* [Scene-based spatial questions]:
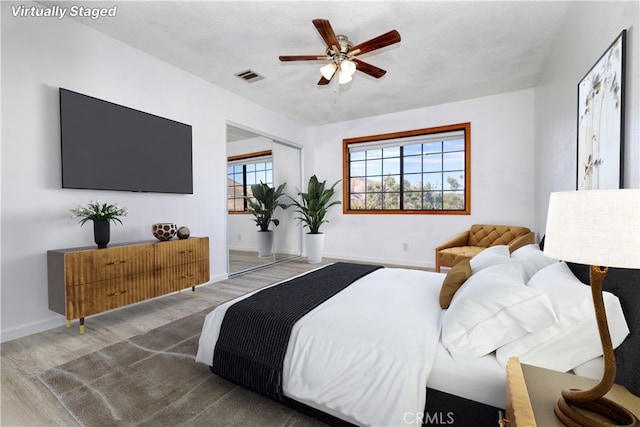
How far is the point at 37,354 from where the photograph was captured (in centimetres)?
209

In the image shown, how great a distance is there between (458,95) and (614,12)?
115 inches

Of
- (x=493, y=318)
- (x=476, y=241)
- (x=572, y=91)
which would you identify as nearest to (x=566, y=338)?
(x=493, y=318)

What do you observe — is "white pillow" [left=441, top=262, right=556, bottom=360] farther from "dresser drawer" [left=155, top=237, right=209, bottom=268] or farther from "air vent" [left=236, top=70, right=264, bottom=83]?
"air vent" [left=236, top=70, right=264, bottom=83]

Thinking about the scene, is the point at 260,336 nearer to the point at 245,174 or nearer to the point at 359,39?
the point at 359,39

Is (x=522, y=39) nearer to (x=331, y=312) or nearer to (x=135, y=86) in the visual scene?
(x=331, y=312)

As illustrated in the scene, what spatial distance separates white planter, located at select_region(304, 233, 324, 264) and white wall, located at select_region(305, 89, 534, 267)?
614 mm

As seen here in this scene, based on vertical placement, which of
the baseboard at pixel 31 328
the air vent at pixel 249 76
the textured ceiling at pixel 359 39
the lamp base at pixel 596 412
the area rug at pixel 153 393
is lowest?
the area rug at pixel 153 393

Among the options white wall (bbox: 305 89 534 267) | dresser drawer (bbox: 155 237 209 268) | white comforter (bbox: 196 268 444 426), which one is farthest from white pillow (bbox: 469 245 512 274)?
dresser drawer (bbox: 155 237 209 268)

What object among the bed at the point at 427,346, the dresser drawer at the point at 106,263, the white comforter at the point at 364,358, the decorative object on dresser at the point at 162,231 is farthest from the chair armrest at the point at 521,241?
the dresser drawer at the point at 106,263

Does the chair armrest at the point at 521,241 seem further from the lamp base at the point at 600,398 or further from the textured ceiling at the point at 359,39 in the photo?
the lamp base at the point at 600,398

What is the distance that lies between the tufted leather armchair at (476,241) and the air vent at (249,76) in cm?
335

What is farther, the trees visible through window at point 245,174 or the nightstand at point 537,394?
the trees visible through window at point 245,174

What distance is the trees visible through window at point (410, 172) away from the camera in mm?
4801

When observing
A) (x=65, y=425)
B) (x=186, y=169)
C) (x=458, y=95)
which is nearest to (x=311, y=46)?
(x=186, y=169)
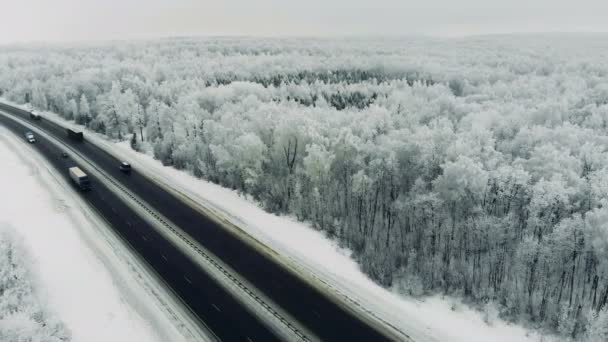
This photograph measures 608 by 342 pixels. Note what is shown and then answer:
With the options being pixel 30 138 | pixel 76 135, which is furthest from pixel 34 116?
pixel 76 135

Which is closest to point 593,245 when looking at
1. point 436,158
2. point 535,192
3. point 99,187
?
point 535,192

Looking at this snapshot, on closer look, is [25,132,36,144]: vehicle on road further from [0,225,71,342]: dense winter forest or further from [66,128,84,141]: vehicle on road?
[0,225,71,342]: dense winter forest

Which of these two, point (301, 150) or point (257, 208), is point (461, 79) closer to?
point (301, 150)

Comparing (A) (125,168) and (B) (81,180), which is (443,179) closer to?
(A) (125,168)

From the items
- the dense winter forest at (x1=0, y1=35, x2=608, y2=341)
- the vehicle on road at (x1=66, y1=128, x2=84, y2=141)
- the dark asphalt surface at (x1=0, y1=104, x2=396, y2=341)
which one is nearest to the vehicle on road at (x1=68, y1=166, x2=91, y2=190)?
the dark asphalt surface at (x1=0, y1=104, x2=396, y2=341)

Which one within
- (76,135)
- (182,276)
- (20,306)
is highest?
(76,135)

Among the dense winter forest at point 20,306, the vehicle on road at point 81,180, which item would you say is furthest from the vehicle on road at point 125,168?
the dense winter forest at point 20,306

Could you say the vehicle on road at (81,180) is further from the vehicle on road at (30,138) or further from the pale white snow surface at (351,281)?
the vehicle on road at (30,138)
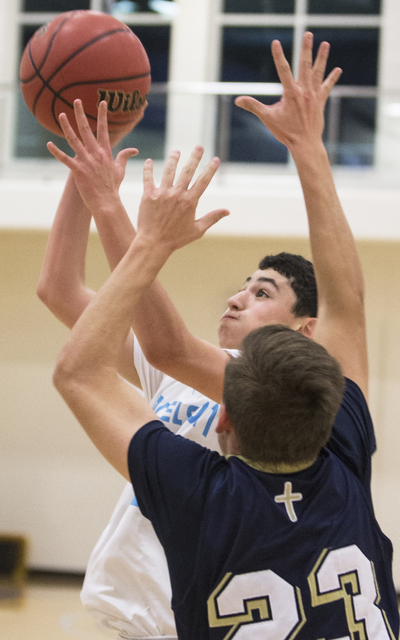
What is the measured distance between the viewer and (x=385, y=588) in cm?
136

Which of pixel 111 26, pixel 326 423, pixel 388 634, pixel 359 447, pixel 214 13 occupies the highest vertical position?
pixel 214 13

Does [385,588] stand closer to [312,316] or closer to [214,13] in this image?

* [What you are asked to do]:
Give the records above again with "textured ceiling" replaced by "plaster ceiling" throughout and everything else unchanged, omitting the pictures.

* [Output for this exercise]:
How far is the point at 37,354 from where the photograph was captured (in centimetres)?
209

In the image shown, how great a distance is there between (458,95) and (614,12)?
115 inches

Of
- (x=493, y=318)
- (x=476, y=241)
- (x=572, y=91)
which would you identify as nearest to (x=566, y=338)?
(x=493, y=318)

What do you observe — is "white pillow" [left=441, top=262, right=556, bottom=360] farther from "dresser drawer" [left=155, top=237, right=209, bottom=268] or farther from "air vent" [left=236, top=70, right=264, bottom=83]?
"air vent" [left=236, top=70, right=264, bottom=83]

Thinking about the scene, is the point at 260,336 nearer to the point at 245,174 or nearer to the point at 359,39?
the point at 359,39

Is (x=522, y=39) nearer to (x=331, y=312) or nearer to (x=135, y=86) in the visual scene?
(x=331, y=312)

As illustrated in the scene, what spatial distance separates white planter, located at select_region(304, 233, 324, 264) and white wall, located at select_region(305, 89, 534, 267)?
614 mm

As seen here in this scene, based on vertical placement, which of
the baseboard at pixel 31 328
the air vent at pixel 249 76
the plaster ceiling at pixel 359 39
the lamp base at pixel 596 412
the area rug at pixel 153 393
is lowest?
the area rug at pixel 153 393

Among the options white wall (bbox: 305 89 534 267) | dresser drawer (bbox: 155 237 209 268) | white comforter (bbox: 196 268 444 426), which one is farthest from white pillow (bbox: 469 245 512 274)?
dresser drawer (bbox: 155 237 209 268)

What object among the bed at the point at 427,346, the dresser drawer at the point at 106,263, the white comforter at the point at 364,358, the decorative object on dresser at the point at 162,231 is farthest from the chair armrest at the point at 521,241?
the dresser drawer at the point at 106,263

Does the chair armrest at the point at 521,241 seem further from the lamp base at the point at 600,398 or further from the plaster ceiling at the point at 359,39 in the photo?
the lamp base at the point at 600,398

What is the distance that lies between the tufted leather armchair at (476,241) and the air vent at (249,76) in cm?
335

What is farther, the trees visible through window at point 245,174 or the nightstand at point 537,394?
the trees visible through window at point 245,174

What distance is the trees visible through window at point (410, 172) away from the camera in mm?
4801

When observing
A) (x=65, y=425)
B) (x=186, y=169)
C) (x=458, y=95)
which is nearest to (x=311, y=46)?
(x=186, y=169)
This photograph measures 608 by 342 pixels. Note what is shown and then answer:
With the options being pixel 30 138 | pixel 76 135, which is furthest from pixel 34 116?
pixel 76 135

Which is closest to point 593,245 when looking at
1. point 436,158
2. point 535,192
3. point 99,187
?
point 535,192

Looking at this snapshot, on closer look, is [25,132,36,144]: vehicle on road further from [0,225,71,342]: dense winter forest or further from [66,128,84,141]: vehicle on road?
[0,225,71,342]: dense winter forest

Which of these two, point (301, 150) or point (257, 208), is point (461, 79) closer to?
point (301, 150)

Comparing (A) (125,168) and (B) (81,180), which is (443,179) closer to?
(A) (125,168)

From the items
- the dense winter forest at (x1=0, y1=35, x2=608, y2=341)
- the vehicle on road at (x1=66, y1=128, x2=84, y2=141)
- the dark asphalt surface at (x1=0, y1=104, x2=396, y2=341)
which one is nearest to the vehicle on road at (x1=68, y1=166, x2=91, y2=190)?
the dark asphalt surface at (x1=0, y1=104, x2=396, y2=341)

Which one within
- (76,135)
- (182,276)
- (20,306)
is highest?
(76,135)

Among the dense winter forest at point 20,306, the vehicle on road at point 81,180, which item would you say is furthest from the vehicle on road at point 125,168?
the dense winter forest at point 20,306

Could you say the vehicle on road at (81,180) is further from the vehicle on road at (30,138) or further from the pale white snow surface at (351,281)?
the vehicle on road at (30,138)
What is the measured distance between the viewer and (x=385, y=588) in cm?
136

Which of pixel 111 26, pixel 326 423, pixel 388 634, pixel 359 447, pixel 214 13 occupies the highest vertical position?
pixel 214 13

Does [385,588] stand closer to [312,316] or closer to [214,13] in this image?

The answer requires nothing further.